I have a case when I need to receive data from more than one IAsyncEnumerable source. For performance benefit it should be performed in parallel manner.
I have written such code to achieve this goal using AsyncAwaitBestPractices, System.Threading.Tasks.Dataflow and System.Linq.Async nuget packages:
public static async IAsyncEnumerable<T> ExecuteSimultaneouslyAsync<T>(
this IEnumerable<IAsyncEnumerable<T>> sources,
int outputQueueCapacity = 1,
TaskScheduler scheduler = null)
{
var sourcesCount = sources.Count();
var channel = outputQueueCapacity > 0
? Channel.CreateBounded<T>(sourcesCount)
: Channel.CreateUnbounded<T>();
sources.AsyncParallelForEach(
async body =>
{
await foreach (var item in body)
{
await channel.Writer.WaitToWriteAsync();
await channel.Writer.WriteAsync(item);
}
},
maxDegreeOfParallelism: sourcesCount,
scheduler: scheduler)
.ContinueWith(_ => channel.Writer.Complete())
.SafeFireAndForget();
while (await channel.Reader.WaitToReadAsync())
yield return await channel.Reader.ReadAsync();
}
public static async Task AsyncParallelForEach<T>(
this IEnumerable<T> source,
Func<T, Task> body,
int maxDegreeOfParallelism = DataflowBlockOptions.Unbounded,
TaskScheduler scheduler = null)
{
var options = new ExecutionDataflowBlockOptions
{
MaxDegreeOfParallelism = maxDegreeOfParallelism
};
if (scheduler != null)
options.TaskScheduler = scheduler;
var block = new ActionBlock<T>(body, options);
foreach (var item in source)
block.Post(item);
block.Complete();
await block.Completion;
}
This code works fine until two or more sources throws exception. It leeds to situation when second exception can not be handled and crushes application in some cases.
So I wonder if there is better way to consume data from several IAsyncEnumerable sources in parallel manner?
Keeping a pipeline running in case of exceptions is extremely difficult whether it's a functional or CSP pipeline. In most cases a pipeline will need to keep working even in case of individual message failures. A failing message doesn't mean the entire pipeline has failed.

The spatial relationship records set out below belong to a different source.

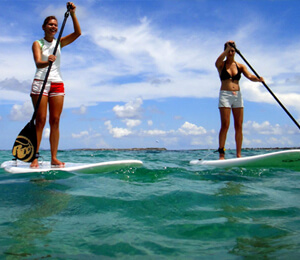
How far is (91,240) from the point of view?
7.57ft

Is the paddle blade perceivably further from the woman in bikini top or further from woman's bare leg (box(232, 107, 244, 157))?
woman's bare leg (box(232, 107, 244, 157))

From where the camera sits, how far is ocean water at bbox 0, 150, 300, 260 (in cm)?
213

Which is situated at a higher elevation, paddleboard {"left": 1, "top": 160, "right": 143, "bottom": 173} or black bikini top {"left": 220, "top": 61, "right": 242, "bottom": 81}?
black bikini top {"left": 220, "top": 61, "right": 242, "bottom": 81}

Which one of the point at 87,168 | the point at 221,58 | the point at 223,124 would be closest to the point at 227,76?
the point at 221,58

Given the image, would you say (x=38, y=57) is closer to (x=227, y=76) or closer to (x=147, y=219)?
(x=147, y=219)

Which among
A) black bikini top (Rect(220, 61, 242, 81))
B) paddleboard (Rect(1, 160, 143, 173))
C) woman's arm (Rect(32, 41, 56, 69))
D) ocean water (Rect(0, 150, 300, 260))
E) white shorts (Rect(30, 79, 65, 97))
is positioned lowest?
ocean water (Rect(0, 150, 300, 260))

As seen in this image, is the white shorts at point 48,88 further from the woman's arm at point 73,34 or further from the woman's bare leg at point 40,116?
the woman's arm at point 73,34

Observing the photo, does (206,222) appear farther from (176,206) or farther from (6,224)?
(6,224)

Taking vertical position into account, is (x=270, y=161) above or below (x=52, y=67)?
below

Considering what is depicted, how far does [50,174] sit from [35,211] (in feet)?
→ 6.55

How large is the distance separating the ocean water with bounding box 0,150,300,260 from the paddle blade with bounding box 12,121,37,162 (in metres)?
0.62

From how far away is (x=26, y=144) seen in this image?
5281mm

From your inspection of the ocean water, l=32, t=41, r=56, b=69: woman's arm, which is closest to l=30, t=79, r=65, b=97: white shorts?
l=32, t=41, r=56, b=69: woman's arm

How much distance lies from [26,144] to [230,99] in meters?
4.48
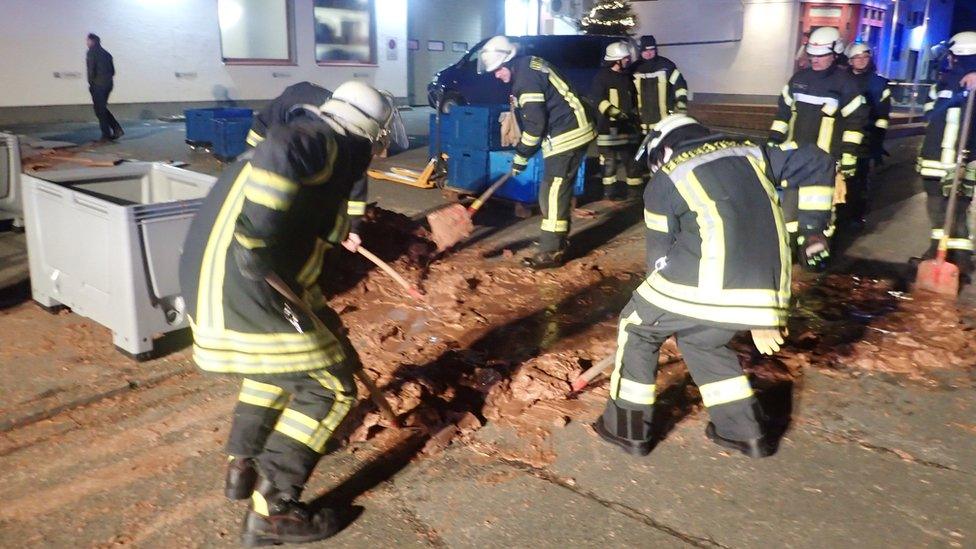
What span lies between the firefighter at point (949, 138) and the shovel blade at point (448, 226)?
4.05m

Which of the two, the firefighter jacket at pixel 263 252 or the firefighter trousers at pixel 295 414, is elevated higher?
the firefighter jacket at pixel 263 252

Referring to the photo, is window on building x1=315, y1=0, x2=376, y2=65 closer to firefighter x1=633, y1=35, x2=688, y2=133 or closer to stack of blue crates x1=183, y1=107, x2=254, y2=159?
stack of blue crates x1=183, y1=107, x2=254, y2=159

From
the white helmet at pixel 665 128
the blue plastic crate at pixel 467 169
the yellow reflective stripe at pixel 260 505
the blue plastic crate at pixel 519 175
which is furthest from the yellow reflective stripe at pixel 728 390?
the blue plastic crate at pixel 467 169

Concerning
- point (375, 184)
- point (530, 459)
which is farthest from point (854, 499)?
point (375, 184)

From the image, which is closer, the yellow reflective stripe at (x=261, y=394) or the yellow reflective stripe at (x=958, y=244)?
the yellow reflective stripe at (x=261, y=394)

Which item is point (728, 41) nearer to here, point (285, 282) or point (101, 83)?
point (101, 83)

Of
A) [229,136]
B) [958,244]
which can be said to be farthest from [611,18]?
[958,244]

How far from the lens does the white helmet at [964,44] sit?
6.46m

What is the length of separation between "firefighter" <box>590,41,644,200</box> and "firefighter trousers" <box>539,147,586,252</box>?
2788 mm

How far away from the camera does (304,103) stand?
5.11 meters

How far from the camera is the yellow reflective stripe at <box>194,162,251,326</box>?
285 centimetres

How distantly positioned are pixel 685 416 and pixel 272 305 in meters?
2.38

That's why Railway-oriented programming is used to wrap messages and errors into Result<TOk,TError>
wrappers and "redirect" or ignore error messages. Such a class makes programming Dataflow, Channels and IAsyncEnumerable pipelines a lot easier.
In F#, using discriminated unions, one could define a Result type just with
type Result<'T,'TError> =
| Ok of ResultValue:'T
| Error of ErrorValue:'TError
DUs aren't in C# yet, so various alternatives have been proposed, some using inheritance from an IResult<>
base, some using classes/Records which allow exhaustive pattern matching, something not available with the IResult<>
techniques.
Let's assume the Result<>
here is :
public record Result<T>(T? result, Exception? error)
{
public bool IsOk => error == null;
public static Result<T> Ok(T result) => new(result, default);
public static Result<T> Fail(Exception exception) =>
new(default, exception);
public static implicit operator Result<T> (T value)
=> Result<T>.Ok(value);
public static implicit operator Result<T>(Exception err)
=> Result<T>.Fail(err);
}
The first step is to create a CopyAsync
helper that will copy all data from the input IAsyncEnumerable<Result<T>>
to an output ChannelWriter<Result<T>>
public static async Task CopyToAsync<T>(
this IAsyncEnumerable<Result<T>> input,
ChannelWriter<Result<T>> output,
CancellationToken token=default)
{
try
{
await foreach(var msg in input.WithCancellationToken(token).ConfigureAwait(false))
{
await output.WriteAsync(msg).ConfigureAwait(false);
}
}
catch(Exception exc)
{
await output.WriteAsync(Result.Fail(exc)).ConfigureAwait(false);
}
}
This way, even if an exception is thrown, a Failure message will be emitted instead of aborting the pipeline.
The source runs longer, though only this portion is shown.